11.7.3. Reducing wireup time
Open MPI’s run-time uses an out-of-band (OOB) communication
subsystem to pass messages during the launch, initialization, and
termination stages for the job. These messages allow mpirun
to tell
its daemons what processes to launch, and allow the daemons in turn to
forward stdio to mpirun
, update mpirun
on process status, etc.
The OOB uses TCP sockets for its communication, with each daemon
opening a socket back to mpirun
upon startup. In a large cluster,
this can mean thousands of connections being formed on the node where
mpirun
resides, and requires that mpirun
actually process all
these connection requests. mpirun
defaults to processing
connection requests sequentially — so on large clusters, a
backlog can be created that can cause remote daemons to timeout
waiting for a response.
Fortunately, Open MPI provides an alternative mechanism for processing
connection requests that helps alleviate this problem.

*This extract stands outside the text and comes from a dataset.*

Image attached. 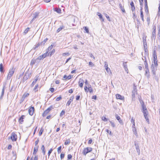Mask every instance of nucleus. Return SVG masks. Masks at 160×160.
<instances>
[{"instance_id": "64", "label": "nucleus", "mask_w": 160, "mask_h": 160, "mask_svg": "<svg viewBox=\"0 0 160 160\" xmlns=\"http://www.w3.org/2000/svg\"><path fill=\"white\" fill-rule=\"evenodd\" d=\"M88 88L87 86H85L84 87V90L86 92H88V91L87 90V89H88Z\"/></svg>"}, {"instance_id": "23", "label": "nucleus", "mask_w": 160, "mask_h": 160, "mask_svg": "<svg viewBox=\"0 0 160 160\" xmlns=\"http://www.w3.org/2000/svg\"><path fill=\"white\" fill-rule=\"evenodd\" d=\"M153 61L154 64H155V65H158L157 57H153Z\"/></svg>"}, {"instance_id": "53", "label": "nucleus", "mask_w": 160, "mask_h": 160, "mask_svg": "<svg viewBox=\"0 0 160 160\" xmlns=\"http://www.w3.org/2000/svg\"><path fill=\"white\" fill-rule=\"evenodd\" d=\"M84 30L86 31V32H87V33H89V30H88V28L86 27H84Z\"/></svg>"}, {"instance_id": "14", "label": "nucleus", "mask_w": 160, "mask_h": 160, "mask_svg": "<svg viewBox=\"0 0 160 160\" xmlns=\"http://www.w3.org/2000/svg\"><path fill=\"white\" fill-rule=\"evenodd\" d=\"M83 83V80L81 79H80L79 82V85L80 87L82 88V87Z\"/></svg>"}, {"instance_id": "12", "label": "nucleus", "mask_w": 160, "mask_h": 160, "mask_svg": "<svg viewBox=\"0 0 160 160\" xmlns=\"http://www.w3.org/2000/svg\"><path fill=\"white\" fill-rule=\"evenodd\" d=\"M5 84H4L3 85V88L2 89L1 95L0 97L1 98H2L3 97V96L4 95V89L5 87Z\"/></svg>"}, {"instance_id": "50", "label": "nucleus", "mask_w": 160, "mask_h": 160, "mask_svg": "<svg viewBox=\"0 0 160 160\" xmlns=\"http://www.w3.org/2000/svg\"><path fill=\"white\" fill-rule=\"evenodd\" d=\"M102 120L105 121V122H106V121H107L108 120V119H107L105 117H102Z\"/></svg>"}, {"instance_id": "38", "label": "nucleus", "mask_w": 160, "mask_h": 160, "mask_svg": "<svg viewBox=\"0 0 160 160\" xmlns=\"http://www.w3.org/2000/svg\"><path fill=\"white\" fill-rule=\"evenodd\" d=\"M70 140L69 139H67L65 140V142H64L65 145H68L70 143Z\"/></svg>"}, {"instance_id": "2", "label": "nucleus", "mask_w": 160, "mask_h": 160, "mask_svg": "<svg viewBox=\"0 0 160 160\" xmlns=\"http://www.w3.org/2000/svg\"><path fill=\"white\" fill-rule=\"evenodd\" d=\"M55 108V107L54 105L51 106L44 111L43 113L42 114V116L43 117H45L46 116L51 110Z\"/></svg>"}, {"instance_id": "57", "label": "nucleus", "mask_w": 160, "mask_h": 160, "mask_svg": "<svg viewBox=\"0 0 160 160\" xmlns=\"http://www.w3.org/2000/svg\"><path fill=\"white\" fill-rule=\"evenodd\" d=\"M72 156L71 154H69L68 155V159H71L72 158Z\"/></svg>"}, {"instance_id": "9", "label": "nucleus", "mask_w": 160, "mask_h": 160, "mask_svg": "<svg viewBox=\"0 0 160 160\" xmlns=\"http://www.w3.org/2000/svg\"><path fill=\"white\" fill-rule=\"evenodd\" d=\"M116 96L117 99H119L120 100H123L124 99V97L120 95L117 94L116 95Z\"/></svg>"}, {"instance_id": "34", "label": "nucleus", "mask_w": 160, "mask_h": 160, "mask_svg": "<svg viewBox=\"0 0 160 160\" xmlns=\"http://www.w3.org/2000/svg\"><path fill=\"white\" fill-rule=\"evenodd\" d=\"M53 45L52 44L47 49V51H48V52L49 51L51 50L52 48Z\"/></svg>"}, {"instance_id": "13", "label": "nucleus", "mask_w": 160, "mask_h": 160, "mask_svg": "<svg viewBox=\"0 0 160 160\" xmlns=\"http://www.w3.org/2000/svg\"><path fill=\"white\" fill-rule=\"evenodd\" d=\"M39 13V12H35L33 14L34 17L33 18V19H34L35 20L36 18H38Z\"/></svg>"}, {"instance_id": "32", "label": "nucleus", "mask_w": 160, "mask_h": 160, "mask_svg": "<svg viewBox=\"0 0 160 160\" xmlns=\"http://www.w3.org/2000/svg\"><path fill=\"white\" fill-rule=\"evenodd\" d=\"M153 30L152 32V35L154 36L156 34V27H154L153 28Z\"/></svg>"}, {"instance_id": "22", "label": "nucleus", "mask_w": 160, "mask_h": 160, "mask_svg": "<svg viewBox=\"0 0 160 160\" xmlns=\"http://www.w3.org/2000/svg\"><path fill=\"white\" fill-rule=\"evenodd\" d=\"M38 146H37L36 147H35L34 148V151L33 153V155L37 153V152L38 151Z\"/></svg>"}, {"instance_id": "59", "label": "nucleus", "mask_w": 160, "mask_h": 160, "mask_svg": "<svg viewBox=\"0 0 160 160\" xmlns=\"http://www.w3.org/2000/svg\"><path fill=\"white\" fill-rule=\"evenodd\" d=\"M143 0H139L140 4L141 6V7H142L143 5Z\"/></svg>"}, {"instance_id": "58", "label": "nucleus", "mask_w": 160, "mask_h": 160, "mask_svg": "<svg viewBox=\"0 0 160 160\" xmlns=\"http://www.w3.org/2000/svg\"><path fill=\"white\" fill-rule=\"evenodd\" d=\"M105 17H106V18H107L109 21H110V18H109V17L108 15V14H107L105 13Z\"/></svg>"}, {"instance_id": "45", "label": "nucleus", "mask_w": 160, "mask_h": 160, "mask_svg": "<svg viewBox=\"0 0 160 160\" xmlns=\"http://www.w3.org/2000/svg\"><path fill=\"white\" fill-rule=\"evenodd\" d=\"M145 11L146 13H148V5L145 6Z\"/></svg>"}, {"instance_id": "16", "label": "nucleus", "mask_w": 160, "mask_h": 160, "mask_svg": "<svg viewBox=\"0 0 160 160\" xmlns=\"http://www.w3.org/2000/svg\"><path fill=\"white\" fill-rule=\"evenodd\" d=\"M25 117V116L24 115H22L21 116L20 118L19 119V122L21 124H22V122H23V119Z\"/></svg>"}, {"instance_id": "20", "label": "nucleus", "mask_w": 160, "mask_h": 160, "mask_svg": "<svg viewBox=\"0 0 160 160\" xmlns=\"http://www.w3.org/2000/svg\"><path fill=\"white\" fill-rule=\"evenodd\" d=\"M119 7L120 8L121 11H122V12L125 13V11L124 9V7L123 6H122L121 3H119Z\"/></svg>"}, {"instance_id": "63", "label": "nucleus", "mask_w": 160, "mask_h": 160, "mask_svg": "<svg viewBox=\"0 0 160 160\" xmlns=\"http://www.w3.org/2000/svg\"><path fill=\"white\" fill-rule=\"evenodd\" d=\"M54 88H50L49 89V90L50 91L52 92H53L54 91Z\"/></svg>"}, {"instance_id": "52", "label": "nucleus", "mask_w": 160, "mask_h": 160, "mask_svg": "<svg viewBox=\"0 0 160 160\" xmlns=\"http://www.w3.org/2000/svg\"><path fill=\"white\" fill-rule=\"evenodd\" d=\"M106 69V71L109 73V72H110L111 73V70H110V69L108 68H106L105 69Z\"/></svg>"}, {"instance_id": "18", "label": "nucleus", "mask_w": 160, "mask_h": 160, "mask_svg": "<svg viewBox=\"0 0 160 160\" xmlns=\"http://www.w3.org/2000/svg\"><path fill=\"white\" fill-rule=\"evenodd\" d=\"M38 79V77H35V79L33 81L31 84V87H32L33 86L34 84L36 83Z\"/></svg>"}, {"instance_id": "5", "label": "nucleus", "mask_w": 160, "mask_h": 160, "mask_svg": "<svg viewBox=\"0 0 160 160\" xmlns=\"http://www.w3.org/2000/svg\"><path fill=\"white\" fill-rule=\"evenodd\" d=\"M10 138L12 139V141H16L17 140V135L14 132H12L11 136L9 138Z\"/></svg>"}, {"instance_id": "47", "label": "nucleus", "mask_w": 160, "mask_h": 160, "mask_svg": "<svg viewBox=\"0 0 160 160\" xmlns=\"http://www.w3.org/2000/svg\"><path fill=\"white\" fill-rule=\"evenodd\" d=\"M109 122H110L111 124V126L112 127L114 128L115 127V125L113 122H112L111 121H109Z\"/></svg>"}, {"instance_id": "49", "label": "nucleus", "mask_w": 160, "mask_h": 160, "mask_svg": "<svg viewBox=\"0 0 160 160\" xmlns=\"http://www.w3.org/2000/svg\"><path fill=\"white\" fill-rule=\"evenodd\" d=\"M65 113V112L64 110H62L60 114V116L61 117L62 115H64Z\"/></svg>"}, {"instance_id": "54", "label": "nucleus", "mask_w": 160, "mask_h": 160, "mask_svg": "<svg viewBox=\"0 0 160 160\" xmlns=\"http://www.w3.org/2000/svg\"><path fill=\"white\" fill-rule=\"evenodd\" d=\"M69 55H70V54L68 52L63 53L62 54V55L63 56H69Z\"/></svg>"}, {"instance_id": "55", "label": "nucleus", "mask_w": 160, "mask_h": 160, "mask_svg": "<svg viewBox=\"0 0 160 160\" xmlns=\"http://www.w3.org/2000/svg\"><path fill=\"white\" fill-rule=\"evenodd\" d=\"M61 99H62L61 97V96H59V97H57L56 98V101H59L61 100Z\"/></svg>"}, {"instance_id": "51", "label": "nucleus", "mask_w": 160, "mask_h": 160, "mask_svg": "<svg viewBox=\"0 0 160 160\" xmlns=\"http://www.w3.org/2000/svg\"><path fill=\"white\" fill-rule=\"evenodd\" d=\"M157 57L156 51L155 50L154 51L153 53V57Z\"/></svg>"}, {"instance_id": "39", "label": "nucleus", "mask_w": 160, "mask_h": 160, "mask_svg": "<svg viewBox=\"0 0 160 160\" xmlns=\"http://www.w3.org/2000/svg\"><path fill=\"white\" fill-rule=\"evenodd\" d=\"M41 45L40 43H38L35 46V47L34 48V49H36L39 46Z\"/></svg>"}, {"instance_id": "11", "label": "nucleus", "mask_w": 160, "mask_h": 160, "mask_svg": "<svg viewBox=\"0 0 160 160\" xmlns=\"http://www.w3.org/2000/svg\"><path fill=\"white\" fill-rule=\"evenodd\" d=\"M135 146L136 149L137 150V151L138 153V155H139L140 154V150L138 145V144L135 143Z\"/></svg>"}, {"instance_id": "19", "label": "nucleus", "mask_w": 160, "mask_h": 160, "mask_svg": "<svg viewBox=\"0 0 160 160\" xmlns=\"http://www.w3.org/2000/svg\"><path fill=\"white\" fill-rule=\"evenodd\" d=\"M127 62H124L123 63V66L125 69V71L127 72L128 73V67L127 64Z\"/></svg>"}, {"instance_id": "25", "label": "nucleus", "mask_w": 160, "mask_h": 160, "mask_svg": "<svg viewBox=\"0 0 160 160\" xmlns=\"http://www.w3.org/2000/svg\"><path fill=\"white\" fill-rule=\"evenodd\" d=\"M37 61H38L37 59L35 60V59H32L31 60V62H30V65L31 66H32L34 64H35L36 62Z\"/></svg>"}, {"instance_id": "33", "label": "nucleus", "mask_w": 160, "mask_h": 160, "mask_svg": "<svg viewBox=\"0 0 160 160\" xmlns=\"http://www.w3.org/2000/svg\"><path fill=\"white\" fill-rule=\"evenodd\" d=\"M48 38H46L44 40L42 41L41 43H40L41 45H44L46 42L48 40Z\"/></svg>"}, {"instance_id": "10", "label": "nucleus", "mask_w": 160, "mask_h": 160, "mask_svg": "<svg viewBox=\"0 0 160 160\" xmlns=\"http://www.w3.org/2000/svg\"><path fill=\"white\" fill-rule=\"evenodd\" d=\"M115 117L120 124H123L122 121L120 117L117 114H116L115 115Z\"/></svg>"}, {"instance_id": "26", "label": "nucleus", "mask_w": 160, "mask_h": 160, "mask_svg": "<svg viewBox=\"0 0 160 160\" xmlns=\"http://www.w3.org/2000/svg\"><path fill=\"white\" fill-rule=\"evenodd\" d=\"M64 28V26L63 25H62L58 28L57 31V32L58 33L62 29H63Z\"/></svg>"}, {"instance_id": "29", "label": "nucleus", "mask_w": 160, "mask_h": 160, "mask_svg": "<svg viewBox=\"0 0 160 160\" xmlns=\"http://www.w3.org/2000/svg\"><path fill=\"white\" fill-rule=\"evenodd\" d=\"M145 75L148 77L149 75V69H146L145 70Z\"/></svg>"}, {"instance_id": "41", "label": "nucleus", "mask_w": 160, "mask_h": 160, "mask_svg": "<svg viewBox=\"0 0 160 160\" xmlns=\"http://www.w3.org/2000/svg\"><path fill=\"white\" fill-rule=\"evenodd\" d=\"M137 93V90L136 87H135L133 88V90L132 92V93Z\"/></svg>"}, {"instance_id": "61", "label": "nucleus", "mask_w": 160, "mask_h": 160, "mask_svg": "<svg viewBox=\"0 0 160 160\" xmlns=\"http://www.w3.org/2000/svg\"><path fill=\"white\" fill-rule=\"evenodd\" d=\"M52 149L51 148L48 151V156L50 155V154L52 152Z\"/></svg>"}, {"instance_id": "46", "label": "nucleus", "mask_w": 160, "mask_h": 160, "mask_svg": "<svg viewBox=\"0 0 160 160\" xmlns=\"http://www.w3.org/2000/svg\"><path fill=\"white\" fill-rule=\"evenodd\" d=\"M55 51V50L54 49H53L52 51L51 52L49 53V54H50V56H51L54 53Z\"/></svg>"}, {"instance_id": "15", "label": "nucleus", "mask_w": 160, "mask_h": 160, "mask_svg": "<svg viewBox=\"0 0 160 160\" xmlns=\"http://www.w3.org/2000/svg\"><path fill=\"white\" fill-rule=\"evenodd\" d=\"M143 44L144 46V48L145 50L147 48V44L146 42V39H143Z\"/></svg>"}, {"instance_id": "1", "label": "nucleus", "mask_w": 160, "mask_h": 160, "mask_svg": "<svg viewBox=\"0 0 160 160\" xmlns=\"http://www.w3.org/2000/svg\"><path fill=\"white\" fill-rule=\"evenodd\" d=\"M142 111L143 114V115H144V117L146 119V121L148 122H149V120L148 119V111H147L146 106H143V107H142Z\"/></svg>"}, {"instance_id": "37", "label": "nucleus", "mask_w": 160, "mask_h": 160, "mask_svg": "<svg viewBox=\"0 0 160 160\" xmlns=\"http://www.w3.org/2000/svg\"><path fill=\"white\" fill-rule=\"evenodd\" d=\"M144 65L146 69H149L148 64L146 60L144 62Z\"/></svg>"}, {"instance_id": "56", "label": "nucleus", "mask_w": 160, "mask_h": 160, "mask_svg": "<svg viewBox=\"0 0 160 160\" xmlns=\"http://www.w3.org/2000/svg\"><path fill=\"white\" fill-rule=\"evenodd\" d=\"M104 67L105 68H108V64L107 63V62H104Z\"/></svg>"}, {"instance_id": "17", "label": "nucleus", "mask_w": 160, "mask_h": 160, "mask_svg": "<svg viewBox=\"0 0 160 160\" xmlns=\"http://www.w3.org/2000/svg\"><path fill=\"white\" fill-rule=\"evenodd\" d=\"M142 7H141V9H140V17L142 18V19L143 21H144V18H143V12L142 11Z\"/></svg>"}, {"instance_id": "3", "label": "nucleus", "mask_w": 160, "mask_h": 160, "mask_svg": "<svg viewBox=\"0 0 160 160\" xmlns=\"http://www.w3.org/2000/svg\"><path fill=\"white\" fill-rule=\"evenodd\" d=\"M92 148L91 147L85 148H84L82 153L84 155L86 156L88 153L92 152Z\"/></svg>"}, {"instance_id": "24", "label": "nucleus", "mask_w": 160, "mask_h": 160, "mask_svg": "<svg viewBox=\"0 0 160 160\" xmlns=\"http://www.w3.org/2000/svg\"><path fill=\"white\" fill-rule=\"evenodd\" d=\"M73 99V98L72 97H71L70 98L68 101L67 102L66 104V105L67 106H69L70 104L71 103Z\"/></svg>"}, {"instance_id": "6", "label": "nucleus", "mask_w": 160, "mask_h": 160, "mask_svg": "<svg viewBox=\"0 0 160 160\" xmlns=\"http://www.w3.org/2000/svg\"><path fill=\"white\" fill-rule=\"evenodd\" d=\"M158 65H155V64H152L151 66V68L153 74H156V71L157 70V66Z\"/></svg>"}, {"instance_id": "40", "label": "nucleus", "mask_w": 160, "mask_h": 160, "mask_svg": "<svg viewBox=\"0 0 160 160\" xmlns=\"http://www.w3.org/2000/svg\"><path fill=\"white\" fill-rule=\"evenodd\" d=\"M55 11L58 13H61V10L60 8H56L55 9Z\"/></svg>"}, {"instance_id": "21", "label": "nucleus", "mask_w": 160, "mask_h": 160, "mask_svg": "<svg viewBox=\"0 0 160 160\" xmlns=\"http://www.w3.org/2000/svg\"><path fill=\"white\" fill-rule=\"evenodd\" d=\"M97 15L99 17V18L102 20V21H104V20L102 17V16L100 12H98Z\"/></svg>"}, {"instance_id": "7", "label": "nucleus", "mask_w": 160, "mask_h": 160, "mask_svg": "<svg viewBox=\"0 0 160 160\" xmlns=\"http://www.w3.org/2000/svg\"><path fill=\"white\" fill-rule=\"evenodd\" d=\"M14 71L13 70V69H12V70H10L9 71L7 76V79L8 80L10 79V78L12 77V76L14 73Z\"/></svg>"}, {"instance_id": "35", "label": "nucleus", "mask_w": 160, "mask_h": 160, "mask_svg": "<svg viewBox=\"0 0 160 160\" xmlns=\"http://www.w3.org/2000/svg\"><path fill=\"white\" fill-rule=\"evenodd\" d=\"M41 149L42 150V152L44 155L45 153V147L43 145H42V146Z\"/></svg>"}, {"instance_id": "28", "label": "nucleus", "mask_w": 160, "mask_h": 160, "mask_svg": "<svg viewBox=\"0 0 160 160\" xmlns=\"http://www.w3.org/2000/svg\"><path fill=\"white\" fill-rule=\"evenodd\" d=\"M88 89L90 93L92 92H93V90L90 85H88Z\"/></svg>"}, {"instance_id": "36", "label": "nucleus", "mask_w": 160, "mask_h": 160, "mask_svg": "<svg viewBox=\"0 0 160 160\" xmlns=\"http://www.w3.org/2000/svg\"><path fill=\"white\" fill-rule=\"evenodd\" d=\"M43 128H41V129L39 131V134H38V135L39 136H41L42 135V134L43 132Z\"/></svg>"}, {"instance_id": "27", "label": "nucleus", "mask_w": 160, "mask_h": 160, "mask_svg": "<svg viewBox=\"0 0 160 160\" xmlns=\"http://www.w3.org/2000/svg\"><path fill=\"white\" fill-rule=\"evenodd\" d=\"M29 95V94L28 93H25L23 95L22 98L24 100L26 98L28 97Z\"/></svg>"}, {"instance_id": "48", "label": "nucleus", "mask_w": 160, "mask_h": 160, "mask_svg": "<svg viewBox=\"0 0 160 160\" xmlns=\"http://www.w3.org/2000/svg\"><path fill=\"white\" fill-rule=\"evenodd\" d=\"M48 53V51H46V52L44 53L42 55V56L44 58H45L47 56V53Z\"/></svg>"}, {"instance_id": "60", "label": "nucleus", "mask_w": 160, "mask_h": 160, "mask_svg": "<svg viewBox=\"0 0 160 160\" xmlns=\"http://www.w3.org/2000/svg\"><path fill=\"white\" fill-rule=\"evenodd\" d=\"M106 132L109 133V134H110V135H111L112 134V132L111 131H110L109 130H108V129H107L106 130Z\"/></svg>"}, {"instance_id": "4", "label": "nucleus", "mask_w": 160, "mask_h": 160, "mask_svg": "<svg viewBox=\"0 0 160 160\" xmlns=\"http://www.w3.org/2000/svg\"><path fill=\"white\" fill-rule=\"evenodd\" d=\"M31 76V73L29 72H25V75L23 77V80L24 81L26 80L28 78H30Z\"/></svg>"}, {"instance_id": "8", "label": "nucleus", "mask_w": 160, "mask_h": 160, "mask_svg": "<svg viewBox=\"0 0 160 160\" xmlns=\"http://www.w3.org/2000/svg\"><path fill=\"white\" fill-rule=\"evenodd\" d=\"M34 107H31L28 109V112L29 114L32 116L33 115L34 112Z\"/></svg>"}, {"instance_id": "31", "label": "nucleus", "mask_w": 160, "mask_h": 160, "mask_svg": "<svg viewBox=\"0 0 160 160\" xmlns=\"http://www.w3.org/2000/svg\"><path fill=\"white\" fill-rule=\"evenodd\" d=\"M43 58H44L42 56V55L38 57L36 59L39 62L40 60L42 59H43Z\"/></svg>"}, {"instance_id": "30", "label": "nucleus", "mask_w": 160, "mask_h": 160, "mask_svg": "<svg viewBox=\"0 0 160 160\" xmlns=\"http://www.w3.org/2000/svg\"><path fill=\"white\" fill-rule=\"evenodd\" d=\"M0 71L1 72H3V64L2 63L0 64Z\"/></svg>"}, {"instance_id": "62", "label": "nucleus", "mask_w": 160, "mask_h": 160, "mask_svg": "<svg viewBox=\"0 0 160 160\" xmlns=\"http://www.w3.org/2000/svg\"><path fill=\"white\" fill-rule=\"evenodd\" d=\"M65 154H64L61 153L60 155V158L61 159H63L64 156Z\"/></svg>"}, {"instance_id": "44", "label": "nucleus", "mask_w": 160, "mask_h": 160, "mask_svg": "<svg viewBox=\"0 0 160 160\" xmlns=\"http://www.w3.org/2000/svg\"><path fill=\"white\" fill-rule=\"evenodd\" d=\"M62 146H60L58 148V153H60L61 152V149Z\"/></svg>"}, {"instance_id": "42", "label": "nucleus", "mask_w": 160, "mask_h": 160, "mask_svg": "<svg viewBox=\"0 0 160 160\" xmlns=\"http://www.w3.org/2000/svg\"><path fill=\"white\" fill-rule=\"evenodd\" d=\"M30 28H27L24 31V33L25 34H27L29 31Z\"/></svg>"}, {"instance_id": "43", "label": "nucleus", "mask_w": 160, "mask_h": 160, "mask_svg": "<svg viewBox=\"0 0 160 160\" xmlns=\"http://www.w3.org/2000/svg\"><path fill=\"white\" fill-rule=\"evenodd\" d=\"M38 87V84H36L35 85L34 88L33 90H34L35 91V92H36L38 91V89H37V88Z\"/></svg>"}]
</instances>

Setting the MCA
parameter oob_tcp_listen_mode
to listen_thread
causes
mpirun
to startup a separate thread dedicated to responding to
connection requests. Thus, remote daemons receive a quick response to
their connection request, allowing mpirun
to deal with the message
as soon as possible.
Error
TODO This seems very out of date. We should have content about PMIx instant on.
This parameter can be included in the default MCA parameter file,
placed in the user’s environment, or added to the mpirun
command
line. See this FAQ entry
for more details on how to set MCA parameters.